I was quite a skilled eavesdropper by the time I was 13. You see, growing up in my house meant that each night before bed a story was told to each child in his or her own bedroom. It was a special time alone for each child with my mother at the helm of a book.

Unbeknownst to my younger brother I used to sit in my bedroom doorway, well before my bedtime, and listen to his stories being read to him by my mom. It was in this doorway that I took my first and only wild ride in a giant, magical peach, and then traveled through a magical wardrobe and was introduced to the White Witch.

Even though sitting in the doorway was magical, I couldn’t wait until it was my turn and my mother would read my story to me. With an open book and a voice as her only tools, my mother would transform my room into Orchard House in Concord, MA during the 1800s and the wonderful attic where my inspiration, Jo March, would write short stories.

Or sometimes we found ourselves deep in the Ozark Mountains where the fate of two Redbone Coonhounds, Old Dan and Little Ann, changed my perspective on reading forever. This was the first time I cried when reading a book.

Little Women and Where the Red Fern Grows are but a small sampling of the journeys my mother and I took together and talked about. She read to me from before I can remember until I was 12 or 13 years old. I know that sounds crazy because what 13-year-old wants anything to do with their parents much less having them sit in their room for an extended period of time reading stories out loud? But, I did.

I didn’t care how old I was when I was running around on the farm with Laura Ingalls, or having adventures with Ratty, Toad and Mole, or reading about Charlotte and her special pig. I looked forward to bedtime and reading with my mother.

These days I have my own family and each night after brushing teeth, each of my boys, Tucker and Max, ages three and one, pick a book off the bookshelf and prepare for a story, each in his own room, each given his own special story time. This is one of my favorite parts of the day.

My boys, snuggled in bed, or on my lap, listening and pointing and asking questions that I never thought they would even be thinking about. It does appear however, that my three-year-old has received my eavesdropping gene as he is often seen slinking around his brother’s bedroom door as I read Max’s tale.
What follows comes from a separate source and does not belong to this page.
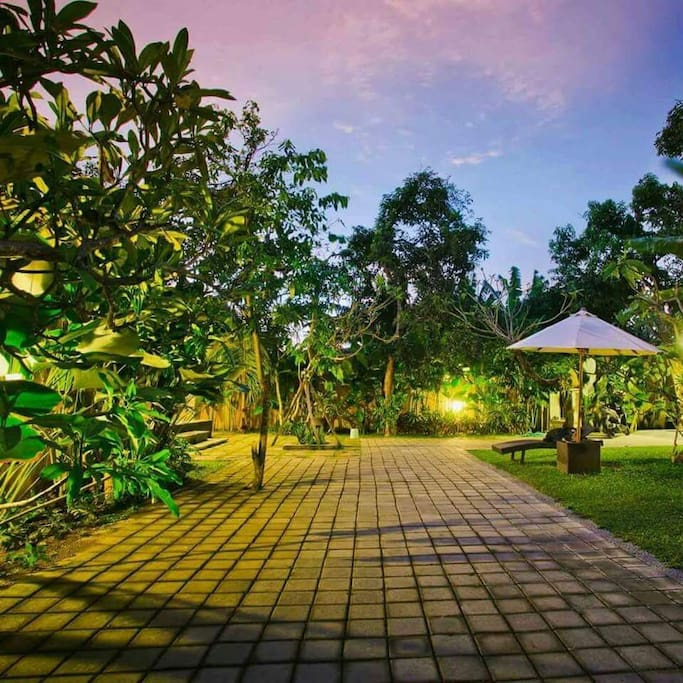 Guest house entrance with parking facilities and lush greenery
Reading is a wonderful way for me to get to know my children: what they like and dislike, what scares them, and what they are interested in. “I want to do that when I grow up,” said while picture of a fireman. Or, “Mommy, I don’t like this book, let’s read something else,” said when the main character is a monster under the bed.

It’s important to me that we are carrying on a family tradition and having a lot of good conversations and fun together, with books, every night before bed. Even though I am well past the age of being read aloud to, my mother and I still have a wonderful relationship that revolves around the written word. We still share what we are currently reading and recommend or exchange at least one or two books each time we see other.

And I wonder, was I born a reader, or did my mother make me one?